Side note: how do I know that this complexity is actually confusing people? In the award ceremony, the Bell Labs researcher presenting the award explicitly said he doesn't understand how InstaHide is secure, but, and I quote, “it works nonetheless”. No! It does not. But this complexity is working as intended.
This implementation uses a standard psudorandom number generator (PRNG) to create the random sign flipping mask. It turns out that PRNGs have the property that, given a few outputs, it's possible to learn their state and as a result can recover every subsequent output. Learning the state requires a little bit of work, but it's not all that hard (it takes roughly 100 CPU hours, at a cost of about $4 USD). So we did it.
This means that we can actually undo the sign flipping procedure, and recover the original images. After doing this, InstaHide no longer offers any meaningful privacy. We can completely break the algorithm.
Now, if InstaHide had just taken the absolute value, then the sign information would actually have been destroyed. This attack would not work.
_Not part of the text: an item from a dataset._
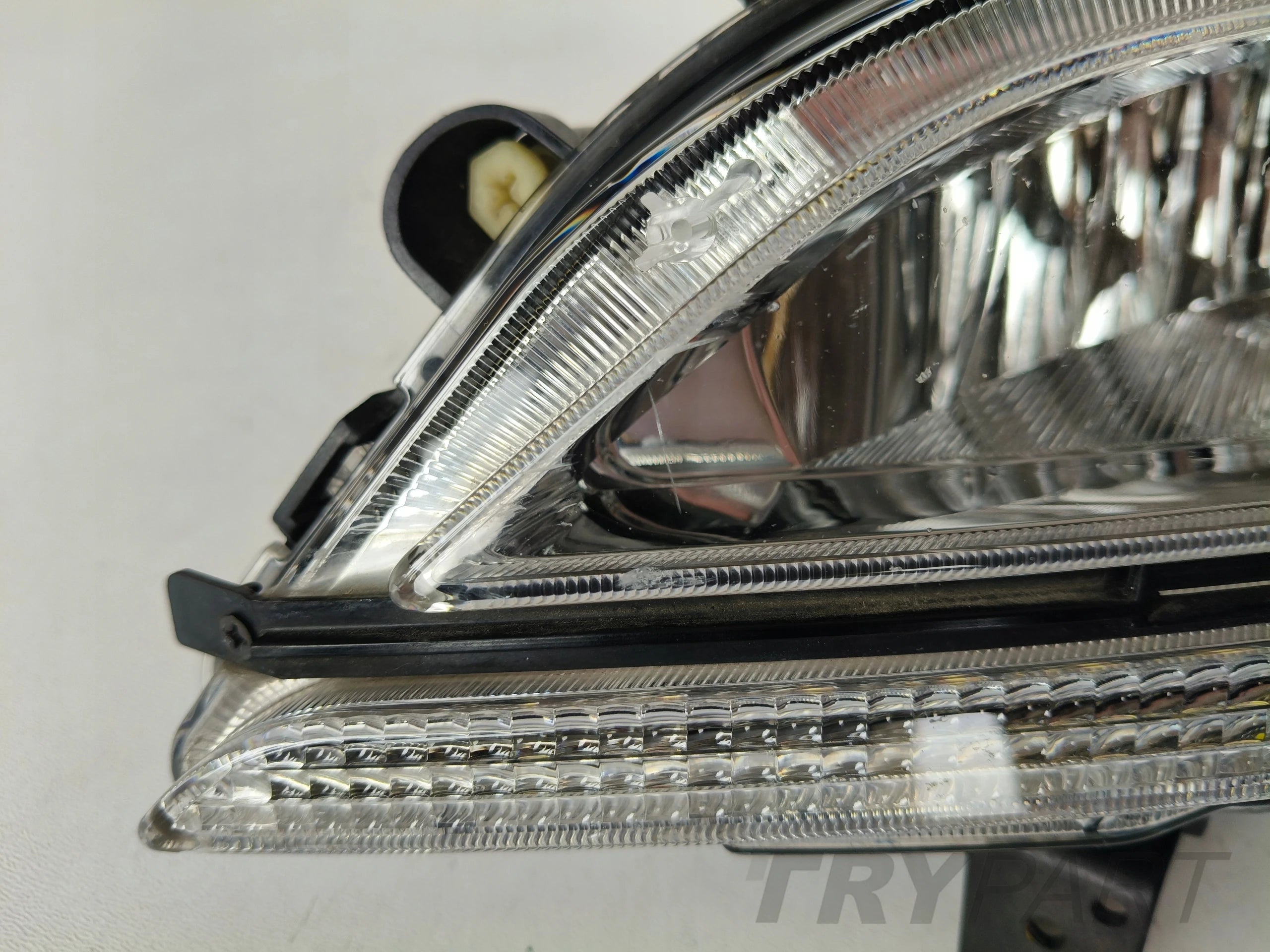 LEFT FOG LIGHT HYUNDAI TUCSON III LIFT LED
But since the authors insisted on adding unnecessary complexity in order to make a show of things, they've actually weakened the scheme. Being complicated is not good. It introduces room for additional errors.
The way InstaHide makes this error is as follows. In order to justify the security of the proposed approach, authors prove that “For worst-case pixel-vectors, finding the k-image set is hard.” That is, they say that there exists a dataset that, if encrypted by InstaHide, would be hard to invert.
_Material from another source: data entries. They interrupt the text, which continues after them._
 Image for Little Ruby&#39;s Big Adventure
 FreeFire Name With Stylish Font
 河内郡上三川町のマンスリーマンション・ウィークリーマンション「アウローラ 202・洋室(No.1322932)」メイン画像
This claim is true. There does exist a dataset that is hard to invert. But that says nothing about what happens for standard images. It's not helpful to show that there exists a case where things are hard, we must show that the problem is always hard.
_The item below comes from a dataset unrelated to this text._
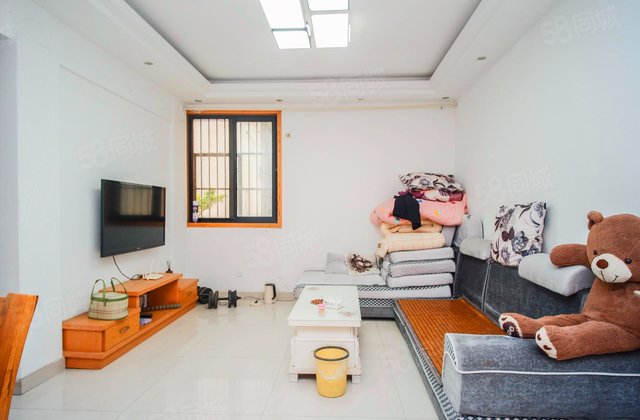 瑞龙花园2室1厅80.11㎡40万二手房图片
Compare this to something like differential privacy, where the story is completely reversed. The proof here says that for all datasets---no matter how pathological---privacy will be preserved. InstaHide claims only to be private on some pathological datasets.
This paper asserts the distributions are indistinguishable not with a proof, but because upon visual inspection of a histogram the distributions look like they overlap, more or less, plus a statistical test in an appendix.
It would not be sufficient if a paper proposing an encryption algorithm were to plot the frequency of 1s and 0s in an encrypted message and say “our algorithm outputs data indistinguishible from random, and you can tell because the probability of a 1 looks roughly equal to the probability of a 0” but this paper makes exactly this argument.
They still argue that it's secure under some settings, didn't retract their submission from the Bell Labs award [Update 2020-12-07: The authors have informed me that they explicitly did disclose our attack paper to the Bell Labs committee, and that this award was given with full knowledge of our attack.], and haven't yet (after a month) accepted our break on their Challenge leaderboard. (On November 3rd we sent a draft of our paper to the InstaHide authors. After some discussion, we provided a challenge solution to the authors with the results of our PRNG attack on the 8th, followed by the code to reproduce on the 10th. After a brief back and forth, on the 11th and 12th, the authors posted their blog post and asked us questions on our attack. On the 18th we asked to check the status on this submission and received no reply. Then, on the 30th, we filed a bug report in a last attempt to contact the authors and received no reply. Finally, on December 3rd, we also provided our second (fully-general) solution to the challenge. We received a reply to this the next day.) [Update 2020-12-06 The authors have uploaded our submission to the challenge website.]
What's next?
I really hope that we can achieve the end goals of InstaHide: privacy-preserving training that doesn't sacrifice accuracy or training time. This would be amazing.
InstaHide does not offer this, however. And not only does it not offer privacy, it doesn't even define what it tries to offer. Future papers should not try and follow this path of ambiguity and hand-waving statements without precise claims.